# [SET TASK]
Can you copy, word for word, the lines in the entries below, from the line containing "Based on spatial" through the line containing "Answer: point 51,239", with both of those lines included?

━━ RECORD EXTRACTS

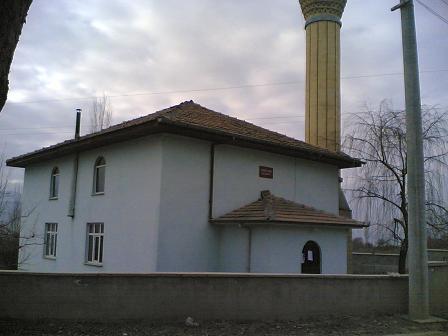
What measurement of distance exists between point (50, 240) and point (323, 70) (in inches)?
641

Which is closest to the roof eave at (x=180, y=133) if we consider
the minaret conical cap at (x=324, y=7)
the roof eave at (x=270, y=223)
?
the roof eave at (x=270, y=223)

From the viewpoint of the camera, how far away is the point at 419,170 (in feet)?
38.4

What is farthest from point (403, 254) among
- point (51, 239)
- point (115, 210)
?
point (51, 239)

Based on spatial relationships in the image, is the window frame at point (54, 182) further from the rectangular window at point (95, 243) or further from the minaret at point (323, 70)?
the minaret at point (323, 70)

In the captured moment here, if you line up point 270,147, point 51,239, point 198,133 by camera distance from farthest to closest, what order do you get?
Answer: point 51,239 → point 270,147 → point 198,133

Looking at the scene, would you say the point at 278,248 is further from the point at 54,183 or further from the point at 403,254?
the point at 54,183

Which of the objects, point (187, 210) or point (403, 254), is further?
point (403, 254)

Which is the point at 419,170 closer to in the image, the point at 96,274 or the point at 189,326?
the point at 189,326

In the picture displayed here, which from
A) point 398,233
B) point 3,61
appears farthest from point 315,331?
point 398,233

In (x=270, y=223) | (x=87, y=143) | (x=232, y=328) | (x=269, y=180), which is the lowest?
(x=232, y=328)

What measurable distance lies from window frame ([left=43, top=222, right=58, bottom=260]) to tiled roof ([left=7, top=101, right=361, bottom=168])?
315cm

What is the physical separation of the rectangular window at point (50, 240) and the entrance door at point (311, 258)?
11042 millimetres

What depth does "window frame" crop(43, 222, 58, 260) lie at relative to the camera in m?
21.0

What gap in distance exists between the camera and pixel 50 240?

━━━━
━━ RECORD EXTRACTS

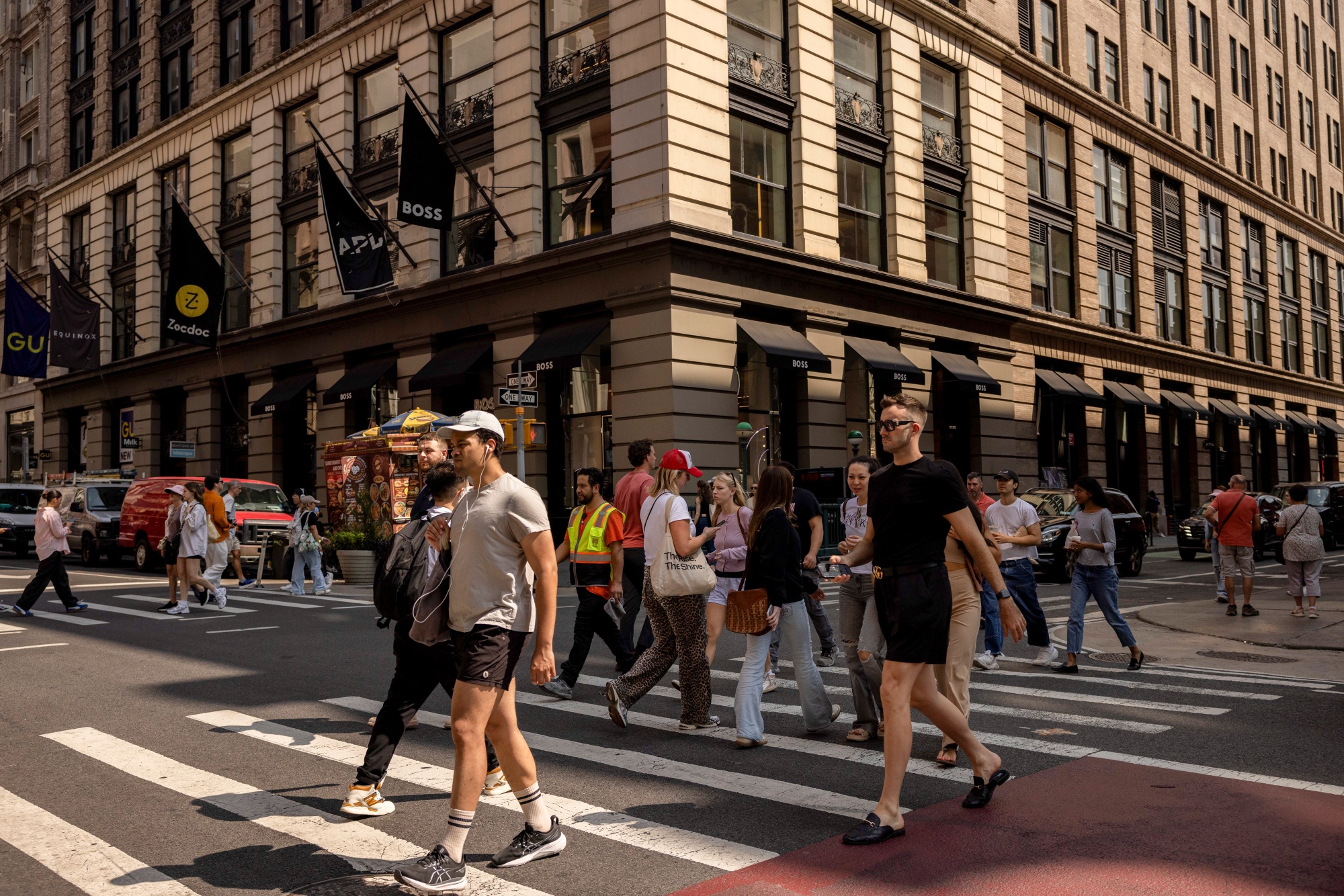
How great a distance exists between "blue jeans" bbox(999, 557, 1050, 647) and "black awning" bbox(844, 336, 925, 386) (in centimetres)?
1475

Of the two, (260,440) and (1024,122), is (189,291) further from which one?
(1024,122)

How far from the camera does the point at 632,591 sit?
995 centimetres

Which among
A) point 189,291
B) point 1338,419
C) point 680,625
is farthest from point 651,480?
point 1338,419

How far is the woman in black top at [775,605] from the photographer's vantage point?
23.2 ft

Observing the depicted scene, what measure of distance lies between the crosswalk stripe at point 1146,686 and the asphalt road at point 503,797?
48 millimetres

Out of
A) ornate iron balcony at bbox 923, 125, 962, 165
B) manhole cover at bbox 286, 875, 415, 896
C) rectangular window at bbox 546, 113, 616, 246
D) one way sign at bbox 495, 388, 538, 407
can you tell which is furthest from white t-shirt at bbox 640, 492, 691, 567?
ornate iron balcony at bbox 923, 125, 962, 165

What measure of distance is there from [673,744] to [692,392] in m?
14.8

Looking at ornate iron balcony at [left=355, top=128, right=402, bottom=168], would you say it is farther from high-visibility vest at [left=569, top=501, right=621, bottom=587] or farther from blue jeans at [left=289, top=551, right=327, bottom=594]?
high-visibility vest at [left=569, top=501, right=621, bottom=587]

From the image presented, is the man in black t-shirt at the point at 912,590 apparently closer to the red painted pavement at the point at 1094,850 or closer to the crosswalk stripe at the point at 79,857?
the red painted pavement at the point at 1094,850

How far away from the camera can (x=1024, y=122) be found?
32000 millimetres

━━━━

# [REPLY]
Based on spatial relationships in the image, is the window frame at point (54, 182) further from the rectangular window at point (95, 243) or further from the minaret at point (323, 70)?
the minaret at point (323, 70)

In the captured moment here, if you line up point 270,147, point 51,239, point 198,133 by camera distance from farthest to closest, what order do you get?
Answer: point 51,239 → point 270,147 → point 198,133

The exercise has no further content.